ENTRIES SHOWN

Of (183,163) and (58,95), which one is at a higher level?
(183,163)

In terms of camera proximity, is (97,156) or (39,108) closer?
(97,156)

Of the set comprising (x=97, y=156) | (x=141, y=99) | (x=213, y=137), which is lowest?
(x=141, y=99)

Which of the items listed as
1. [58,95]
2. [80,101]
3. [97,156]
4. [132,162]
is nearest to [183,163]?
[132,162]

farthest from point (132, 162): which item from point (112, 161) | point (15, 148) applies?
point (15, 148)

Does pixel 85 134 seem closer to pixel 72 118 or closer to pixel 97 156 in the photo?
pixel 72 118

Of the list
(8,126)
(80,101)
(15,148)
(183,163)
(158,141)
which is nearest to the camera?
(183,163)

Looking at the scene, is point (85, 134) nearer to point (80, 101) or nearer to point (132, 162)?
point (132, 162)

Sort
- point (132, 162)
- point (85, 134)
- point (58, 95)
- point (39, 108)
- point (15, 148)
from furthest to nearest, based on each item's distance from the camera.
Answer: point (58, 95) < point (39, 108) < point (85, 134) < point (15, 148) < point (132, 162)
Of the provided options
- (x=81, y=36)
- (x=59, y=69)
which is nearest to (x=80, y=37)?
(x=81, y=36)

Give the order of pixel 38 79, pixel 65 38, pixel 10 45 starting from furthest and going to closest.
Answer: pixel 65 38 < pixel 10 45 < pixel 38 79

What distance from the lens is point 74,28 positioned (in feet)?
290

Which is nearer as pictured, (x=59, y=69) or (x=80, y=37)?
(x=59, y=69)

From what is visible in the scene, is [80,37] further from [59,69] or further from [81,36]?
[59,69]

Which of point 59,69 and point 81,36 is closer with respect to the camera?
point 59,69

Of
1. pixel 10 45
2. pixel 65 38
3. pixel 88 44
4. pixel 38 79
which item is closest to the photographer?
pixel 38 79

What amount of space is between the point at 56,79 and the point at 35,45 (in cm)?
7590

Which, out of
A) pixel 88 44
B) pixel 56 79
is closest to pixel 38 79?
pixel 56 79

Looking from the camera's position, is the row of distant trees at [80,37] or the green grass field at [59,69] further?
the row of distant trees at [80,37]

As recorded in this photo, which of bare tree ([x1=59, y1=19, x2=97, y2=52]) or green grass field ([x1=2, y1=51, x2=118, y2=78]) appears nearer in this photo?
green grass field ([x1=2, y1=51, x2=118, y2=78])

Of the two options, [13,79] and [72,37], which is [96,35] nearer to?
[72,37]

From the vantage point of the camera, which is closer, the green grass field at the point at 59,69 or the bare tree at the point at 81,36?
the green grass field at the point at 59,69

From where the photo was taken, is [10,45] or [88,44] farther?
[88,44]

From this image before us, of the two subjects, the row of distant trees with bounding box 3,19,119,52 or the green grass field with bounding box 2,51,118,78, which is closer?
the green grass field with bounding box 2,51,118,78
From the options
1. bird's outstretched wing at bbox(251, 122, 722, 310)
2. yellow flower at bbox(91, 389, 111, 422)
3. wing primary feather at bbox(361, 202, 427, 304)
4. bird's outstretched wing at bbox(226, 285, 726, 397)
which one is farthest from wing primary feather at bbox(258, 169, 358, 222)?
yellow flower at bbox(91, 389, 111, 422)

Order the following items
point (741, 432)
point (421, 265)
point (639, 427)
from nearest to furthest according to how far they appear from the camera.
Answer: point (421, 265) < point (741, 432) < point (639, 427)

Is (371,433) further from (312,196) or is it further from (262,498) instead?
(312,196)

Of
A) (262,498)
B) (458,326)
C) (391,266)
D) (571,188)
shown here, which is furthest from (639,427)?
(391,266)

REQUIRED TASK
Quote all the records exactly, please, leaving none out.

REPLY TO THE TASK
Of (183,163) and (58,95), which one is at a higher level?
(183,163)

In terms of camera proximity, is (97,156) or (39,108) closer?
(97,156)

Of the set comprising (x=97, y=156) | (x=141, y=99) | (x=213, y=137), which is lowest?
(x=141, y=99)

Which of the items listed as
1. [58,95]
2. [80,101]
3. [97,156]
4. [132,162]
is nearest to [183,163]?
[132,162]

farthest from point (132, 162): which item from point (112, 161) | point (15, 148) applies?
point (15, 148)

Does pixel 85 134 seem closer to pixel 72 118 or closer to pixel 97 156 in the photo?
pixel 72 118

Of the list
(8,126)
(80,101)
(15,148)
(183,163)
(158,141)
which is nearest to the camera?
(183,163)

Looking at the scene, is point (85, 134) nearer to point (80, 101) or nearer to point (132, 162)?
point (132, 162)

Sort
- point (132, 162)
- point (85, 134)
- point (58, 95)
- point (39, 108)
- point (15, 148)
from furthest to nearest, based on each item's distance from the camera.
Answer: point (58, 95) < point (39, 108) < point (85, 134) < point (15, 148) < point (132, 162)
Of the provided options
- (x=81, y=36)
- (x=59, y=69)
which is nearest to (x=80, y=37)?
(x=81, y=36)

Give the order of pixel 38 79, pixel 65 38, pixel 10 45 starting from furthest and going to closest.
Answer: pixel 65 38 < pixel 10 45 < pixel 38 79

What distance from the lens is point 74,28 positioned (in feet)?
290

Which is nearer as pictured, (x=59, y=69) or (x=80, y=37)?
(x=59, y=69)

From what is visible in the scene, is [80,37] further from [59,69] or further from [81,36]?
[59,69]

Which of point 59,69 and point 81,36 is closer with respect to the camera?
point 59,69

Of
1. pixel 10 45
2. pixel 65 38
3. pixel 88 44
4. pixel 38 79
which item is closest to the photographer?
pixel 38 79

What amount of space is between the point at 56,79 and the point at 35,45 (in cm)?
7590

Which, out of
A) pixel 88 44
B) pixel 56 79
is closest to pixel 38 79?
pixel 56 79

Looking from the camera's position, is the row of distant trees at [80,37] or the green grass field at [59,69] further?
the row of distant trees at [80,37]

As recorded in this photo, which of bare tree ([x1=59, y1=19, x2=97, y2=52]) or green grass field ([x1=2, y1=51, x2=118, y2=78]) appears nearer in this photo?
green grass field ([x1=2, y1=51, x2=118, y2=78])

Of the two options, [13,79] and [72,37], which is [96,35] nearer to?
[72,37]

From the vantage point of the camera, which is closer, the green grass field at the point at 59,69 or the bare tree at the point at 81,36?
the green grass field at the point at 59,69

From where the photo was taken, is [10,45] or [88,44] farther?
[88,44]

From this image before us, of the two subjects, the row of distant trees with bounding box 3,19,119,52 or the green grass field with bounding box 2,51,118,78, which is closer?
the green grass field with bounding box 2,51,118,78
From the options
1. bird's outstretched wing at bbox(251, 122, 722, 310)
2. yellow flower at bbox(91, 389, 111, 422)
3. wing primary feather at bbox(361, 202, 427, 304)
4. bird's outstretched wing at bbox(226, 285, 726, 397)
which one is farthest from wing primary feather at bbox(258, 169, 358, 222)?
yellow flower at bbox(91, 389, 111, 422)

Order the following items
point (741, 432)
point (421, 265)
point (639, 427)
from nearest to furthest according to how far they appear from the camera.
Answer: point (421, 265) < point (741, 432) < point (639, 427)

Is (371,433) further from (312,196) or is it further from (262,498) instead?
(312,196)

Of
A) (262,498)
B) (458,326)
C) (391,266)
D) (571,188)
shown here, which is furthest from (639,427)?
(391,266)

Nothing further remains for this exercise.